MADRAGOA
ARE ARTWORKS CONTEMPORARY?
Tamina Amadyar, Athanasios Argianas, Tatjana Danneberg, Pablo Echaurren, Alice Guittard, Ana Jotta, Renato Leotta, Shuang Li, Dianna Molzan, Carrie Moyer, Joanna Piotrowska, Tadáskía, Belén Uriel, Yuli Yamagata, Bruno Zhu
18 May – 10 September 2022 Madragoa Lisbon
Press release

Are Artworks Contemporary?

May 18th – July 30th 2022

 

Madragoa is delighted to present Are artworks contemporary? a group exhibition that brings together works by Tamina Amadyar, Athanasios Argianas, Tatjana Danneberg, Pablo Echaurren, Alice Guittard, Ana Jotta, Renato Leotta, Shuang Li, Dianna Molzan, Carrie Moyer, Joanna Piotrowska, Tadáskía, Belén Uriel, Yuli Yamagata and Bruno Zhu.

 

The exhibition ironically takes its title from Bernard Rudofsky's Are clothes modern? an exhibition held at the Museum of Modern Art in New York in 1944-45, and a book published in 1947. Rudofsky’s intention was to interrogate the relationship between people and their clothing in his contemporary moment, assessing what worked across cultures, what had become unnecessary and what needed to change along with the pace of modernity. In a passage of his essay, Rudofsky looks at the layers of man clothing as a tree, revealing the internal structure of a composition that we normally look at from the surface.

 

Are artworks contemporary? ignites a dialogue between the works of artists from different generations and backgrounds, with the aim of looking at the different pieces as products of a layering of materials, gestures, references and personal narratives that come from experiences tangential to those of the visual arts, and are brought back to the visual level. Although present, they are so embedded in the art itself that they disappear, often in compositions that exist between figuration and abstraction and that invite the viewer to dive in to discover more, reflecting the contemporaneity of the human being that created them.

 

The starting point of Tamina Amadyar's (b. 1989, Afghanistan) abstract paintings is the physical experience of architectural buildings and spaces, which, in a process similar to details fading in one’s mind, gives way to volumes and colors, rarefied impressions of atmospheres. These surface on the canvas as vaporous forms, marked by a few synthetic strokes and very diluted, non-naturalistic colors.

 

A similar process of rarefaction is found in the sculptural work of Athanasios Argianas (b. 1976, Greece), who draws on his musical background to investigate the relationship between the physicality of one and the immateriality of the other. The voids and solids of the sculptures evoke this relationship, the way a sound or song can occupy space, but also vice versa as a natural form can generate a music, including the body movements and gestures that perform it.

 

A low-fi photograph recording simple everyday situations represents the first step in Tatjana Danneberg’s (b. 1991, Austria) work. Printed on canvas, the artist intervenes on top of the image with paint, inks and various materials, which seem to offer it the possibility of expanding in time and space in unpredictable ways.

★ ★ ★ ★ ★ ★ ★

EXERCISES TO COMPLETE
[a] Rewrite the press release passage that starts at "The exhibition ironically" and stops after "from the surface.", swapping "Museum of Modern Art" for "Metropolitan Museum of Art".
[b] In what year and country was Tamina Amadyar born, according to the press release?

(Questions about scenes in images)

★ ★ ★ ★ ★ ★ ★

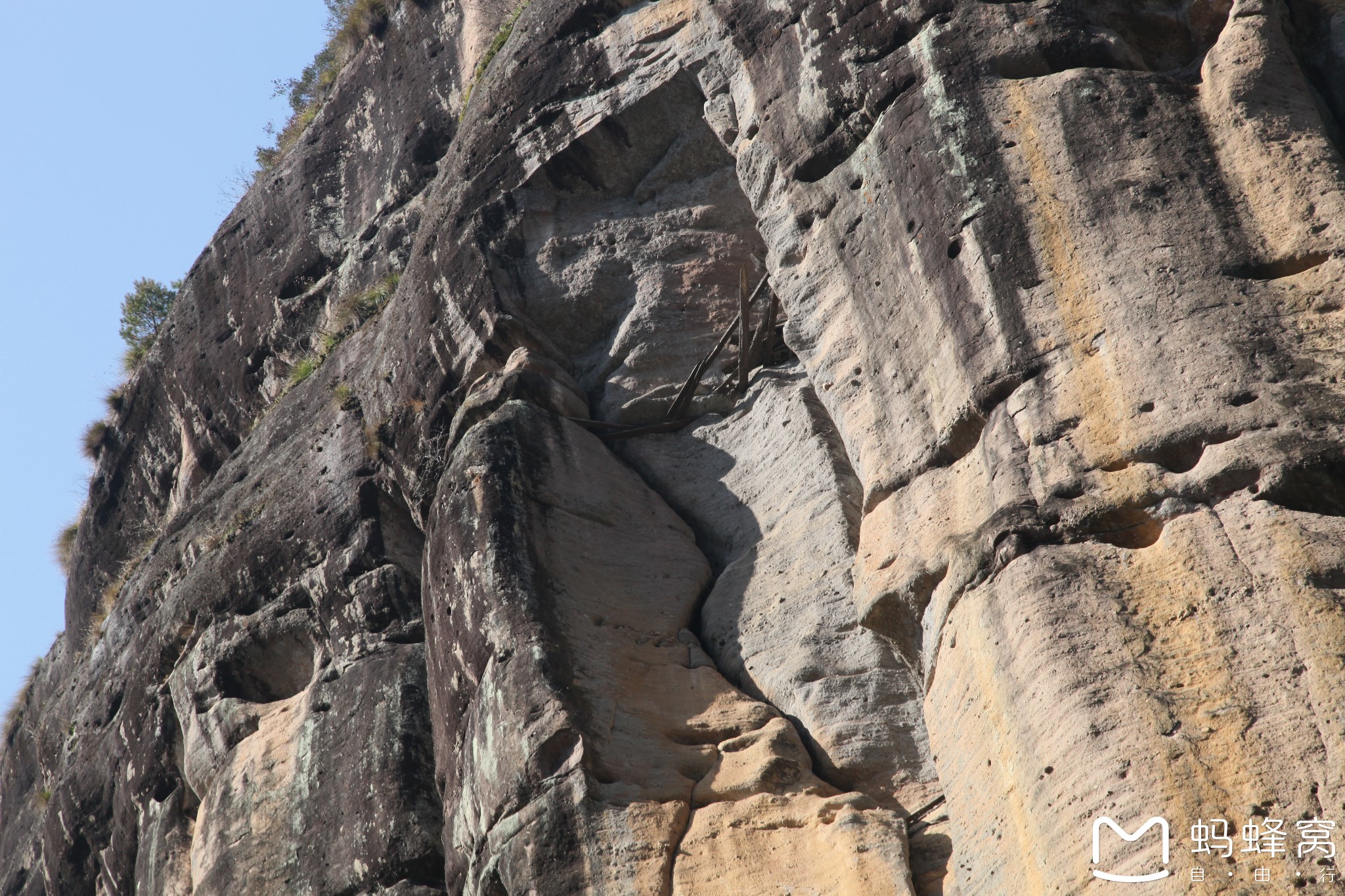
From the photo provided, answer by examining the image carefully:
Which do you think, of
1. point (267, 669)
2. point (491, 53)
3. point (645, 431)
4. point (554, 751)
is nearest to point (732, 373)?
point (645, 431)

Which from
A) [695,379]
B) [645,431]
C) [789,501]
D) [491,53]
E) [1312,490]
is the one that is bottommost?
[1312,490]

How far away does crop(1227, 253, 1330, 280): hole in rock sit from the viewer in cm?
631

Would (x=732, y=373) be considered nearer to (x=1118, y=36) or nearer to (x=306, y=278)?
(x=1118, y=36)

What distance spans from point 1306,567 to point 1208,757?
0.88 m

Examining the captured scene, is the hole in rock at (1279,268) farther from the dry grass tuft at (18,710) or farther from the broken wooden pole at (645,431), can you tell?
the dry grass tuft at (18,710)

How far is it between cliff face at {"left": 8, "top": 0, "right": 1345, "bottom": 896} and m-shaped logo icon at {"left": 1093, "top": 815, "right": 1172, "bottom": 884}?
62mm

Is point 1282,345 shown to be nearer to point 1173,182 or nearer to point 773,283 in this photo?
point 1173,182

★ ★ ★ ★ ★ ★ ★

TASK RESPONSES
[a]
The exhibition ironically takes its title from Bernard Rudofsky's Are clothes modern? an exhibition held at the Metropolitan Museum of Art in New York in 1944-45, and a book published in 1947. Rudofsky’s intention was to interrogate the relationship between people and their clothing in his contemporary moment, assessing what worked across cultures, what had become unnecessary and what needed to change along with the pace of modernity. In a passage of his essay, Rudofsky looks at the layers of man clothing as a tree, revealing the internal structure of a composition that we normally look at from the surface.

[b] 1989, Afghanistan.